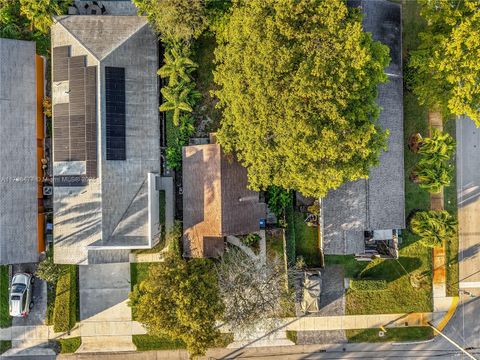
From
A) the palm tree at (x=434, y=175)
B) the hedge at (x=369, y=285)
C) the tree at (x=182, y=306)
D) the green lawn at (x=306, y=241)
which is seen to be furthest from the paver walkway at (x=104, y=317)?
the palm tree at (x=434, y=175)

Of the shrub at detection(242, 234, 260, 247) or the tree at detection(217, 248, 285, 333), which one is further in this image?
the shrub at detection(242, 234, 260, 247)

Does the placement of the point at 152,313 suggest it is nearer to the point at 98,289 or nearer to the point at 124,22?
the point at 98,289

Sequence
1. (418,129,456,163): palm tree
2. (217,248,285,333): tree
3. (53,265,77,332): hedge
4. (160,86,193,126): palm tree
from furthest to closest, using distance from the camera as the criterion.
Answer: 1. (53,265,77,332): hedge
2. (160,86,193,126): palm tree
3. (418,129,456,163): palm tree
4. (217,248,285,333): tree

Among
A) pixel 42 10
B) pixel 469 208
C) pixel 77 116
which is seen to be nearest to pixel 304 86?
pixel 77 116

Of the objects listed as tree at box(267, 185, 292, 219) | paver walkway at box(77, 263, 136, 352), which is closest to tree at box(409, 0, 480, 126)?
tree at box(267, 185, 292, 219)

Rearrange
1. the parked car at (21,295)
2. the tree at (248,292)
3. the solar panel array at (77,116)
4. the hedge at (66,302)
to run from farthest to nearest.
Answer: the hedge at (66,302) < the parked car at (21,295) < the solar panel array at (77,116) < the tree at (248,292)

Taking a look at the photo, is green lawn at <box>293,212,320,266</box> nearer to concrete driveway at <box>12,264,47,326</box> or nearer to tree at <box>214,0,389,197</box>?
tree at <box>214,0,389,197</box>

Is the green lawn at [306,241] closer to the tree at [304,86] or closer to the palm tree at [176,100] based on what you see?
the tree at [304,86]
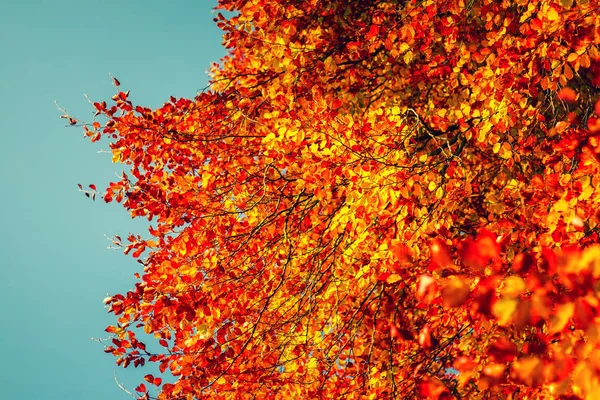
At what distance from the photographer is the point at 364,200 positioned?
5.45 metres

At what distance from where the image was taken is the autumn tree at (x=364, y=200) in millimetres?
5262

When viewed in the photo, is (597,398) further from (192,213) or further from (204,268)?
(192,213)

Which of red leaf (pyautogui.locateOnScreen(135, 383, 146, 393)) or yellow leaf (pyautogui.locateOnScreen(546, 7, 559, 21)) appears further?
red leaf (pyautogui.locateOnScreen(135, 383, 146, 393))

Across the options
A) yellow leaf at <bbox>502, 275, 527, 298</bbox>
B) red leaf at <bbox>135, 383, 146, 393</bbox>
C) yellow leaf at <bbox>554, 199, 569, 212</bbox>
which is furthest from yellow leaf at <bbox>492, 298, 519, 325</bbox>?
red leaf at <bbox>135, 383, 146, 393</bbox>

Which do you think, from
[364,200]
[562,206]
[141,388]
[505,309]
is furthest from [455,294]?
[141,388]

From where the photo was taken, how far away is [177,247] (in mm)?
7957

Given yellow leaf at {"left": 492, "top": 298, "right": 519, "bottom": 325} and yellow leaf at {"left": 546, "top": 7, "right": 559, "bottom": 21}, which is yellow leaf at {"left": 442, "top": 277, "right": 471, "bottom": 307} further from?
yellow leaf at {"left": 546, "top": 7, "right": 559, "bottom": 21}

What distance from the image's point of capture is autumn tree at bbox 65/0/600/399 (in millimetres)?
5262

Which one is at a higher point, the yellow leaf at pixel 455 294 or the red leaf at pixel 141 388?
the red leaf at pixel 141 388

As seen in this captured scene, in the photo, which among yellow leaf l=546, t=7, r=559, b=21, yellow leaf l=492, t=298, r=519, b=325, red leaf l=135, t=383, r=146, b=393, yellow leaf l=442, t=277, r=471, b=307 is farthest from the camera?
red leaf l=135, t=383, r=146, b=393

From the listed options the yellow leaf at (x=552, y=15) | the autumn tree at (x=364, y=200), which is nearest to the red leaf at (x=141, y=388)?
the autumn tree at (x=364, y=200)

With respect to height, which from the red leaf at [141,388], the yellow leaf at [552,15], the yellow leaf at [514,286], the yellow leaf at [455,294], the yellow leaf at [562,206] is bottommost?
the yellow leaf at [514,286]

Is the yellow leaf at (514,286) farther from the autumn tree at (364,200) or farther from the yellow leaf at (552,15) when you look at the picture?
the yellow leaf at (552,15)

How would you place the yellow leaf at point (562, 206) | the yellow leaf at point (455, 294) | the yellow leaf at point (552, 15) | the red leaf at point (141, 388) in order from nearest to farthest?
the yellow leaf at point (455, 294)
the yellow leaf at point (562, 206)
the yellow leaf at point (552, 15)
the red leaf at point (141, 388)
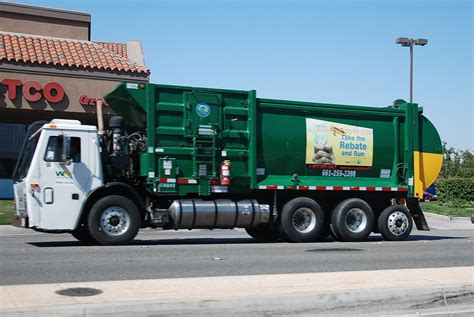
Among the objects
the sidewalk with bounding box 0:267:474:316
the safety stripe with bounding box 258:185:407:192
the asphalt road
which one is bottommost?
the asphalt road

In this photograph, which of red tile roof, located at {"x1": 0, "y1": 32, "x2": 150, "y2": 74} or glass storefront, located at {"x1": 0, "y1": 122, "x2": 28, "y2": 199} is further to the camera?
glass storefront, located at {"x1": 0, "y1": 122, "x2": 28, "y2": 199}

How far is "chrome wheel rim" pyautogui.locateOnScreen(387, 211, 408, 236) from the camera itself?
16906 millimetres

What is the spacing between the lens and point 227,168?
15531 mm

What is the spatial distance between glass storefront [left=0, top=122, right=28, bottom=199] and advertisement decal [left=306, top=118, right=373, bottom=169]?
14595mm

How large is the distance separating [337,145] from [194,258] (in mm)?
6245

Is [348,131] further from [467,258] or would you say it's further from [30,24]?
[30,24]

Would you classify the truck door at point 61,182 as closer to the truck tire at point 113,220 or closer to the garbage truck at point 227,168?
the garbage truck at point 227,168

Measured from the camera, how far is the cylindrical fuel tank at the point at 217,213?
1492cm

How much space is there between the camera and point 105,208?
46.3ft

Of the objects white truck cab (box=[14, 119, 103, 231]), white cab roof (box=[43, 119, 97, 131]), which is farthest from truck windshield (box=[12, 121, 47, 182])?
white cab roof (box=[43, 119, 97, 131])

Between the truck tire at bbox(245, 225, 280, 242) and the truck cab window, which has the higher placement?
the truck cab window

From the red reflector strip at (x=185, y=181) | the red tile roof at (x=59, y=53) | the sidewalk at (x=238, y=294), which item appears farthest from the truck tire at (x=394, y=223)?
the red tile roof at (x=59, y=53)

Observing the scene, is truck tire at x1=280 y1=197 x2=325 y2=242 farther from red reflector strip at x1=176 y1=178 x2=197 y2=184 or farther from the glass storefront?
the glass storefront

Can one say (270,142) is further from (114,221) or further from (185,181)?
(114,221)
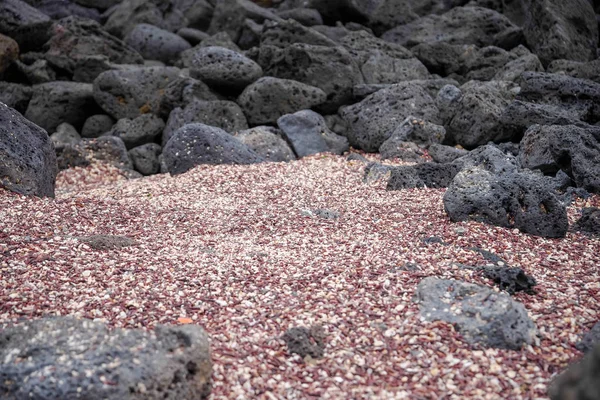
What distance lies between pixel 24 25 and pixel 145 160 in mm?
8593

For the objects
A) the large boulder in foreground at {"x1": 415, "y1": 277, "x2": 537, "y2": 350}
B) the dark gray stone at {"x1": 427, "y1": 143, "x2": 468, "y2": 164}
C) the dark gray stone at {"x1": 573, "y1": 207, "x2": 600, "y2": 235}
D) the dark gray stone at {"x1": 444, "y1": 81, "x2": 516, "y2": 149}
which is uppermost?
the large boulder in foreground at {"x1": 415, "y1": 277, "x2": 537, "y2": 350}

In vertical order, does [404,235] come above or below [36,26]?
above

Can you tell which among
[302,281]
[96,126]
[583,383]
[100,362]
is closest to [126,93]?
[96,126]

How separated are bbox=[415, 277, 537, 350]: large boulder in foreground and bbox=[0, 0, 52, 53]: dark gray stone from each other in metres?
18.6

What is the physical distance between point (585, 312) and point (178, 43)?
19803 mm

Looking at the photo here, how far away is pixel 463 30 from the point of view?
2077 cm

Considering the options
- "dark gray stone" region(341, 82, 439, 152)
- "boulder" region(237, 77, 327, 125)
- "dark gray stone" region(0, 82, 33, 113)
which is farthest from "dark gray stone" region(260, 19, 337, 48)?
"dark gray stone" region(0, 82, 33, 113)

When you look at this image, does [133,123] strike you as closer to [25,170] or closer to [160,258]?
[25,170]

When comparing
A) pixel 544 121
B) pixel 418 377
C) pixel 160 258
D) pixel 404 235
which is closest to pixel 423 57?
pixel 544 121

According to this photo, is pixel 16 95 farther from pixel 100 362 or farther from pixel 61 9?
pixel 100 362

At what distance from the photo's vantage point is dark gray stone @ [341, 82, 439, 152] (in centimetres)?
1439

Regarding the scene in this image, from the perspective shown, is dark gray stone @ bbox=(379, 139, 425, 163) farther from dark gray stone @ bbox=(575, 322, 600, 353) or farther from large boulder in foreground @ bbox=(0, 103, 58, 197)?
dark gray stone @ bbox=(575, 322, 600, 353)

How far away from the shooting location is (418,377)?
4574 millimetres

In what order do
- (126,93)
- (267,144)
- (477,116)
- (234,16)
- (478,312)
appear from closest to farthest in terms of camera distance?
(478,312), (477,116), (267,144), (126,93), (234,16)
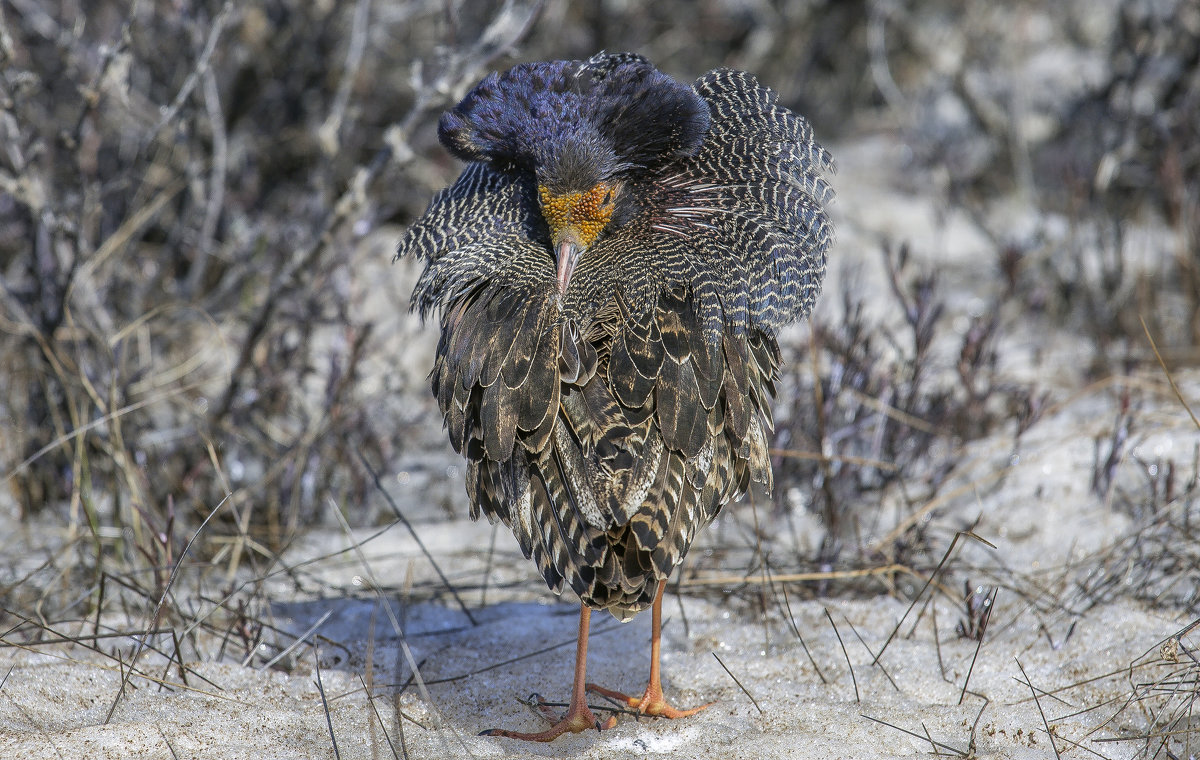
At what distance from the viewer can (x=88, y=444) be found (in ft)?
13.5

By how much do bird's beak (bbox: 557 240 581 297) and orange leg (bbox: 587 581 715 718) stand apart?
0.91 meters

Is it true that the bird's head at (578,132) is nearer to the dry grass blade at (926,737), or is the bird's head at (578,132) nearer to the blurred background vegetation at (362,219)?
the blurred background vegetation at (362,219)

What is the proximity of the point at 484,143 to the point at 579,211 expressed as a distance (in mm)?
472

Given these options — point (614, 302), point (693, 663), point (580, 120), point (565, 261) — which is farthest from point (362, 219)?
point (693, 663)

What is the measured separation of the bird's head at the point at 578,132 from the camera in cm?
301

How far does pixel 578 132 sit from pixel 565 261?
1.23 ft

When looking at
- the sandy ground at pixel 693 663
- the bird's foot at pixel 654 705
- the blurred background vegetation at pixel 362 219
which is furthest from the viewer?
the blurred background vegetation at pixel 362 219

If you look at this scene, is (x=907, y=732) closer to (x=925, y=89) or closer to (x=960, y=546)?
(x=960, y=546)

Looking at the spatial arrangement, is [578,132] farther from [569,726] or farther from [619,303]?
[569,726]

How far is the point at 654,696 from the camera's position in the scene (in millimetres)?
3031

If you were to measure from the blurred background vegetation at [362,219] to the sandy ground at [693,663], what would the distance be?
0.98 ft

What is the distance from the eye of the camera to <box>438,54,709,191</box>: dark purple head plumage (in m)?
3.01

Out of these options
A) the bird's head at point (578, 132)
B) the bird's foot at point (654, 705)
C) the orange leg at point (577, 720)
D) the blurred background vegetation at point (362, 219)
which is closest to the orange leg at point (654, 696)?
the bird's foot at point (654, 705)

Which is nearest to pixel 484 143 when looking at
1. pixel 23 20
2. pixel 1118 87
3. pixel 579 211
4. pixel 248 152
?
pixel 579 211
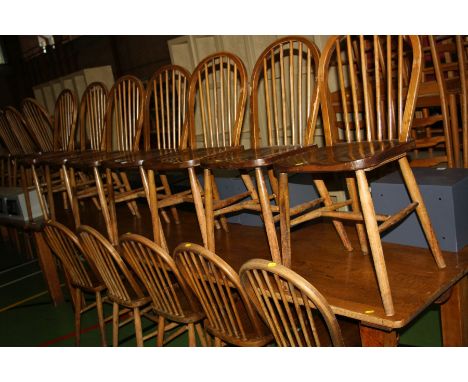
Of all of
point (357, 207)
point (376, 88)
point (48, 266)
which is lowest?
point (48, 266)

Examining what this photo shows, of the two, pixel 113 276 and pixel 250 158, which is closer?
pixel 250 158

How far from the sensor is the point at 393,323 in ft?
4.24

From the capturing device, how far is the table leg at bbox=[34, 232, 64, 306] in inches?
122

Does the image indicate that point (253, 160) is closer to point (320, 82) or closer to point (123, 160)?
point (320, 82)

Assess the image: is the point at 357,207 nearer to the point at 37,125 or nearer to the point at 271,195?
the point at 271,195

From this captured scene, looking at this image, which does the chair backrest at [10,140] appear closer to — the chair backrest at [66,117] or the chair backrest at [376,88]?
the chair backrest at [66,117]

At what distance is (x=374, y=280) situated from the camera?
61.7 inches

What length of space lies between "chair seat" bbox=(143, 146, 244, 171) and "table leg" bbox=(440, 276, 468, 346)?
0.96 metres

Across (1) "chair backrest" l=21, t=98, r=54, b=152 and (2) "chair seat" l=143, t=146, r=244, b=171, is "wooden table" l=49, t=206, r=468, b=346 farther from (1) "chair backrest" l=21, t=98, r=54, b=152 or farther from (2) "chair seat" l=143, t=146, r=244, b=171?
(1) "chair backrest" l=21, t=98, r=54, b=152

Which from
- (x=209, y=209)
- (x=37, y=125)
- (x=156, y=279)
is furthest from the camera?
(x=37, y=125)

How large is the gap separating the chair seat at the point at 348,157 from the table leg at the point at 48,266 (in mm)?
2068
++++++
▶ [STATED PROBLEM]
Copy the data above verbatim, from the line with "At what distance from the photo's" to the line with "4574 millimetres".

▶ [COMPLETE RESPONSE]
At what distance from the photo's vantage point is dark gray stone @ [341, 82, 439, 152] (in centimetres)?
1439

Regarding the scene in this image, from the perspective shown, is dark gray stone @ bbox=(379, 139, 425, 163) farther from dark gray stone @ bbox=(575, 322, 600, 353) or farther from large boulder in foreground @ bbox=(0, 103, 58, 197)?
dark gray stone @ bbox=(575, 322, 600, 353)

How far away from the shooting location is (418,377)?
4574 millimetres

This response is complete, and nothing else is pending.